Activating the MCP Server
Activating the MCP server cannot be done through the CLI — it's done in Salesforce setup. Go to MCP → MCP Servers → sObject Reads → View Details → Activate. By default, if the client hasn't activated it yet, it'll show as not active, so you flip it on there.
That screen also gives you the server URL (the MCP URL). If you ever need to pull the consumer key manually, it's under Settings → OAuth settings, alongside the consumer secret — never show those on a recording.
Now you connect it to Claude.
Wiring Up the Claude Connector
In Claude, go to Customize → Connectors → add a custom connector. Give it a name, paste the MCP URL (the server URL), and set the client ID to your consumer key — they match. Leave the client secret blank. Click Add, then Connect, then Allow, and it bounces you back to Claude with the connector live.

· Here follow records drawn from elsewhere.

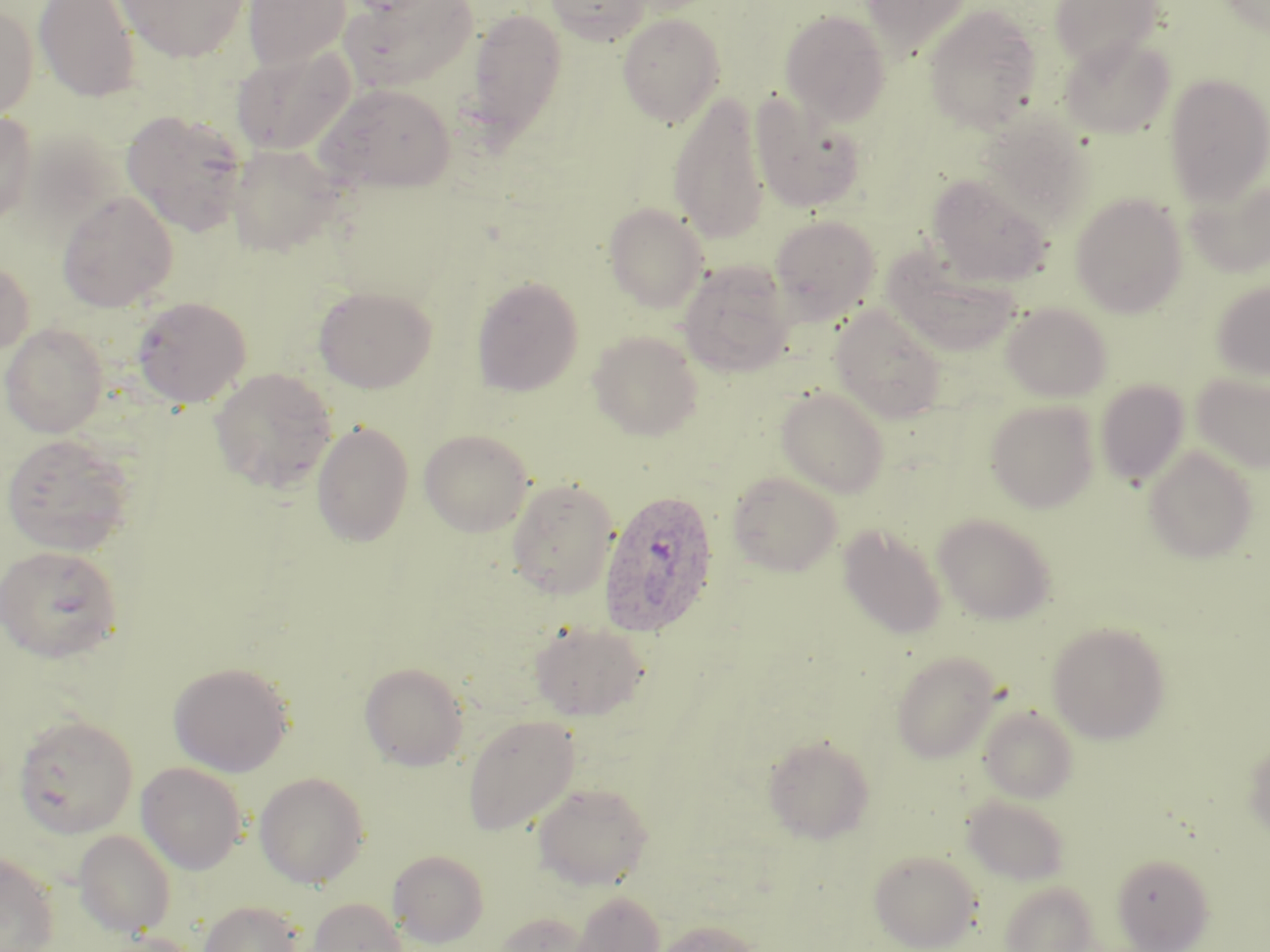

Summary:
  - Coordinate format: approximate bounding boxes as (x1, y1, x2, y2) in pixels
  - Uninfected red blood cell locations: (34, 0, 141, 102), (115, 0, 251, 62), (242, 0, 351, 69), (546, 0, 651, 45), (859, 0, 975, 58), (1048, 0, 1165, 69), (1218, 0, 1270, 36), (342, 1, 479, 92), (0, 4, 39, 120), (923, 4, 1043, 134), (464, 7, 568, 143), (780, 9, 891, 125), (617, 13, 725, 127), (1060, 36, 1175, 139), (231, 45, 356, 156), (1164, 73, 1269, 205), (316, 83, 455, 192), (668, 91, 771, 244), (749, 93, 867, 214), (121, 109, 250, 236), (0, 112, 37, 225), (976, 112, 1097, 229), (226, 143, 344, 256), (926, 174, 1053, 287), (1186, 175, 1270, 278), (57, 190, 178, 312), (1070, 193, 1188, 317), (604, 202, 709, 313), (770, 214, 880, 322), (882, 252, 1021, 356), (0, 258, 34, 359), (678, 260, 796, 377), (470, 275, 584, 397), (1211, 281, 1270, 381), (313, 285, 436, 393), (132, 296, 252, 408), (1002, 302, 1112, 401), (831, 306, 947, 422), (0, 322, 108, 438), (588, 331, 703, 441), (210, 367, 337, 493), (1191, 372, 1270, 472), (1095, 380, 1190, 486), (776, 386, 890, 497), (985, 399, 1099, 513), (311, 421, 414, 547), (418, 428, 534, 537), (1, 433, 137, 556), (1143, 446, 1259, 563), (727, 472, 842, 576), (507, 478, 619, 599), (933, 513, 1056, 624), (839, 525, 947, 639), (1, 545, 123, 662), (529, 621, 649, 721), (1046, 621, 1170, 743), (890, 650, 1001, 763), (168, 662, 294, 777), (359, 662, 468, 771), (978, 704, 1079, 803), (12, 713, 139, 838), (463, 715, 580, 835), (763, 734, 875, 844), (1243, 738, 1270, 842), (135, 762, 247, 874), (254, 772, 370, 889), (532, 782, 655, 890), (962, 795, 1070, 885), (73, 830, 177, 937), (388, 849, 489, 948), (868, 849, 981, 951), (0, 853, 60, 952), (1112, 853, 1214, 951), (998, 880, 1100, 952), (570, 890, 665, 952), (306, 897, 408, 952), (198, 899, 308, 952), (493, 911, 593, 952), (653, 919, 761, 952), (91, 931, 205, 952)
  - Plasmodium ovale-infected red blood cell locations: (598, 488, 721, 637)
  - Slide-level diagnosis: Plasmodium ovale
  - Field of view: one of a larger specimen
  - Stain: May-Grünwald-Giemsa
  - Image size: 1270×952 pixels
  - Magnification: 1000x
  - Preparation: thin blood smear
  - Modality: light microscopy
Identify the parasite.
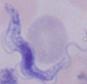
This is a trypanosome.

1000x magnification. Micrograph.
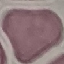
{
  "result": "no malaria parasites detected",
  "image_type": "cell patch, automatically extracted from a larger field of view and resized to 64 × 64 pixels",
  "capture": "smartphone camera at the microscope eyepiece",
  "stain": "Giemsa",
  "preparation": "thin blood film"
}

You'll see it exposes read-only tools. Inside the Claude desktop app, my preference is to allow all the read tools so it has read permissions on everything by default.
One thing that took a while to figure out: running more than one of these.
Pro Tip: Multiple Connectors
Every Salesforce instance uses the exact same MCP server URL — the only thing that makes each unique is the connector config. So if you try to add a second one, you'll hit "a server with this URL already exists."
The workaround: add a parameter to the end of the URL — ?org=name (the value doesn't matter; use the client's name). Now you can have two connectors side by side. As operators coming into client orgs, you'll commonly have multiple of these on one machine, so this matters.
There's also a setting that changes how reps get the connector at all.
The Org-Level Connector Allow-List
Many teams we work with turn on a security setting that limits which desktop extensions the team can install. When it's on, users can only install connectors that have been added to an org-level list.
So there's enablement here: the org admin goes to Organization Settings → Connectors → Add, and adds the web custom connector (there's a web one and a desktop one — use web). Once they do, Salesforce shows up grayed out for everyone in the org, and reps just complete the OAuth — they never touch the custom-connector setup. With that setting on, reps won't even see "add a custom connector," so the admin step is required.
Last, the part that makes or breaks a client rollout.
QA Close to Reality
After it's connected, test it: "use the Salesforce connector to..." (if you have multiple, specify which org). A heads-up — the auth can be finicky: the desktop side may look errored while it actually worked in Claude.
The bigger theme is QA-ing as close to the customer's reality as possible. Even though you can access a client's connector from your own account, the real confirmation comes from a Claude seat inside their instance, where you test exactly how a rep would. Case in point: Coactive's head of IT didn't even have a Salesforce account, so he could add the connector at the org level but couldn't verify it worked. A seat in their org lets you fully test — and later run demos of the plugins and skills you build for them, in their exact setup, before you deploy to the rest of the team.
Wrap-Up
Setup comes down to: use the Salesforce Ultimate Skill, clear the prerequisites, let Claude build and deploy the ECA, activate the sObject Reads server, and wire the consumer key into a custom connector with the client secret blank. Keep the ?org= multi-connector trick and the org-level allow-list in your back pocket — and always QA from inside the client's instance. Next, we'll get into the client-specific issues we ran into doing this for real.